**REQUIREMENT:** The data below must be copied in full and without any change.

════════

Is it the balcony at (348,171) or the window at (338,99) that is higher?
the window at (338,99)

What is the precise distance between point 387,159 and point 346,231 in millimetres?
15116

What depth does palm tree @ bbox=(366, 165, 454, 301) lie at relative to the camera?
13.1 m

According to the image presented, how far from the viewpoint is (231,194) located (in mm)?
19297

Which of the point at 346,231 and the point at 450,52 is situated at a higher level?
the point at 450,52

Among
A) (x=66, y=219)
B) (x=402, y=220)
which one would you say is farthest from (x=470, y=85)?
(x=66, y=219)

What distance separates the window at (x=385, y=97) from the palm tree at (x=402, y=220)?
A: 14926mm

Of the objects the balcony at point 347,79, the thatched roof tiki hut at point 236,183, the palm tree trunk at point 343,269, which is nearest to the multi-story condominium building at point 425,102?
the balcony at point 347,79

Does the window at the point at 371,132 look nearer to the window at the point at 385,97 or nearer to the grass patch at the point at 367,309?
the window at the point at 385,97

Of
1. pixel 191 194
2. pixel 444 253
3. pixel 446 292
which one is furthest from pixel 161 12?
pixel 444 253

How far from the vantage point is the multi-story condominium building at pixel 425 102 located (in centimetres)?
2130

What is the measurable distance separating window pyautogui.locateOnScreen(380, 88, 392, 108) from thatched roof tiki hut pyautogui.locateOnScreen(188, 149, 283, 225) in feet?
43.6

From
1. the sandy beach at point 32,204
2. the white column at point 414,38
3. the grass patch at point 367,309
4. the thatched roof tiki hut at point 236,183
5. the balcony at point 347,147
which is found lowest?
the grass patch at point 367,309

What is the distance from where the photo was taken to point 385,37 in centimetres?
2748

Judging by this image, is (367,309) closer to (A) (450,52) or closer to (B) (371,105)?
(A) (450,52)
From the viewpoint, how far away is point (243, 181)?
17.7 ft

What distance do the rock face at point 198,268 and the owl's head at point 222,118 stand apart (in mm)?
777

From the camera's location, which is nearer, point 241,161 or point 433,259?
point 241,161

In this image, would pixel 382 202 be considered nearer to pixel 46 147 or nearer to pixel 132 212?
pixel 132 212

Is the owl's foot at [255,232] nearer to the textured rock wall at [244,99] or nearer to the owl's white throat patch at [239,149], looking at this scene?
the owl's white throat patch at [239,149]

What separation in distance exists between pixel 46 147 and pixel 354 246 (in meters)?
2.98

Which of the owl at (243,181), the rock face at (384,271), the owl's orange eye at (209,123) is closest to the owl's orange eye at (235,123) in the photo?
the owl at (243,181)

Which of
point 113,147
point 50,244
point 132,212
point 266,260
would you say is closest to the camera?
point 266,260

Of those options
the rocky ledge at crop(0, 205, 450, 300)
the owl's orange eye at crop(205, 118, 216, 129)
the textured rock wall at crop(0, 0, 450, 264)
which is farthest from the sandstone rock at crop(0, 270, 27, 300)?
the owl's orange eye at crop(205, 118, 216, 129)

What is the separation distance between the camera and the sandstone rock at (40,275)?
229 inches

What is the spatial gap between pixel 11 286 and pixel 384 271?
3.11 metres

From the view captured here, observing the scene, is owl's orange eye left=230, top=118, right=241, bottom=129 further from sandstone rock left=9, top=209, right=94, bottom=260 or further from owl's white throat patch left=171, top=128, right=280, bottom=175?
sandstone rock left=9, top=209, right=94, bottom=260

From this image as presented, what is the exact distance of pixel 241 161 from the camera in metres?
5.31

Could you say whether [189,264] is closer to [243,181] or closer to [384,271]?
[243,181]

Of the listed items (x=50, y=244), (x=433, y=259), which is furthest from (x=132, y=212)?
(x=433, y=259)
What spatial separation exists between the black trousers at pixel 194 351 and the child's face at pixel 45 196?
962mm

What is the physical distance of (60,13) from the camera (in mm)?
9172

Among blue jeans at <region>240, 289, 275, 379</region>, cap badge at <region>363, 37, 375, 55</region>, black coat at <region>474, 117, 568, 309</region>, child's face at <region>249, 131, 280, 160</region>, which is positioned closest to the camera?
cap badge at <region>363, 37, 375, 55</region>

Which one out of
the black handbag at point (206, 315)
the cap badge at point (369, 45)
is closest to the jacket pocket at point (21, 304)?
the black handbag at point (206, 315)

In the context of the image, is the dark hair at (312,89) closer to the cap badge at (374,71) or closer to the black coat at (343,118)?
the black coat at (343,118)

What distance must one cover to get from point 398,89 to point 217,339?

════════

**WRITTEN RESPONSE:**
Is it the balcony at (348,171) or the window at (338,99) that is higher?
the window at (338,99)

What is the precise distance between point 387,159 and point 346,231 in millimetres?
15116

What depth does palm tree @ bbox=(366, 165, 454, 301) lie at relative to the camera?
13.1 m

According to the image presented, how far from the viewpoint is (231,194) located (in mm)?
19297

Which of the point at 346,231 and the point at 450,52 is situated at a higher level?
the point at 450,52

Among
A) (x=66, y=219)
B) (x=402, y=220)
which one would you say is farthest from (x=470, y=85)?
(x=66, y=219)

What distance separates the window at (x=385, y=97) from the palm tree at (x=402, y=220)?
A: 14926mm

Of the objects the balcony at point 347,79, the thatched roof tiki hut at point 236,183, the palm tree trunk at point 343,269, which is nearest to the multi-story condominium building at point 425,102?
the balcony at point 347,79

Does the window at the point at 371,132 look nearer to the window at the point at 385,97 or nearer to the grass patch at the point at 367,309?
the window at the point at 385,97

Of
1. pixel 191 194
2. pixel 444 253
3. pixel 446 292
which one is furthest from pixel 161 12?
pixel 444 253

How far from the vantage point is the multi-story condominium building at pixel 425 102 located (in centimetres)?
2130

What is the measurable distance separating window pyautogui.locateOnScreen(380, 88, 392, 108) from thatched roof tiki hut pyautogui.locateOnScreen(188, 149, 283, 225) in feet?
43.6

From
1. the sandy beach at point 32,204
2. the white column at point 414,38
3. the grass patch at point 367,309
4. the thatched roof tiki hut at point 236,183
5. the balcony at point 347,147
which is found lowest?
the grass patch at point 367,309

What is the distance from where the photo was taken to point 385,37 in centimetres?
2748

Judging by this image, is (367,309) closer to (A) (450,52) or closer to (B) (371,105)?
(A) (450,52)
From the viewpoint, how far away is point (243, 181)?
17.7 ft

What distance do the rock face at point 198,268 and the owl's head at point 222,118 stand apart (in mm)?
777

From the camera's location, which is nearer, point 241,161 or point 433,259?
point 241,161

In this image, would pixel 382 202 be considered nearer to pixel 46 147 or nearer to pixel 132 212?
pixel 132 212

Is the owl's foot at [255,232] nearer to the textured rock wall at [244,99] or nearer to the owl's white throat patch at [239,149], looking at this scene?
the owl's white throat patch at [239,149]

What separation in distance exists between pixel 46 147 and pixel 354 246 (in meters)?
2.98

Which of the owl at (243,181), the rock face at (384,271), the owl's orange eye at (209,123) is closest to the owl's orange eye at (235,123) in the photo?
the owl at (243,181)

Which of
point 113,147
point 50,244
point 132,212
point 266,260
would you say is closest to the camera?
point 266,260

Of those options
the rocky ledge at crop(0, 205, 450, 300)
the owl's orange eye at crop(205, 118, 216, 129)
the textured rock wall at crop(0, 0, 450, 264)
which is farthest from the sandstone rock at crop(0, 270, 27, 300)?
the owl's orange eye at crop(205, 118, 216, 129)

What is the separation distance between the camera and the sandstone rock at (40,275)?
229 inches

What is the spatial gap between pixel 11 286 and pixel 384 271?
3.11 metres

From the view captured here, observing the scene, is owl's orange eye left=230, top=118, right=241, bottom=129 further from sandstone rock left=9, top=209, right=94, bottom=260 or further from owl's white throat patch left=171, top=128, right=280, bottom=175?
sandstone rock left=9, top=209, right=94, bottom=260

From this image as presented, what is the exact distance of pixel 241 161 from the camera in metres?
5.31

Could you say whether [189,264] is closer to [243,181] or closer to [384,271]?
[243,181]

Of the listed items (x=50, y=244), (x=433, y=259), which is furthest from (x=132, y=212)?
(x=433, y=259)
What spatial separation exists between the black trousers at pixel 194 351 and the child's face at pixel 45 196?
962mm

What is the physical distance of (60,13) from the camera (in mm)?
9172

Among blue jeans at <region>240, 289, 275, 379</region>, cap badge at <region>363, 37, 375, 55</region>, black coat at <region>474, 117, 568, 309</region>, child's face at <region>249, 131, 280, 160</region>, which is positioned closest to the camera?
cap badge at <region>363, 37, 375, 55</region>

Which one out of
the black handbag at point (206, 315)
the cap badge at point (369, 45)
is closest to the jacket pocket at point (21, 304)?
the black handbag at point (206, 315)

In the context of the image, is the dark hair at (312,89) closer to the cap badge at (374,71) or closer to the black coat at (343,118)?
the black coat at (343,118)

What distance must one cover to get from point 398,89 to point 217,339?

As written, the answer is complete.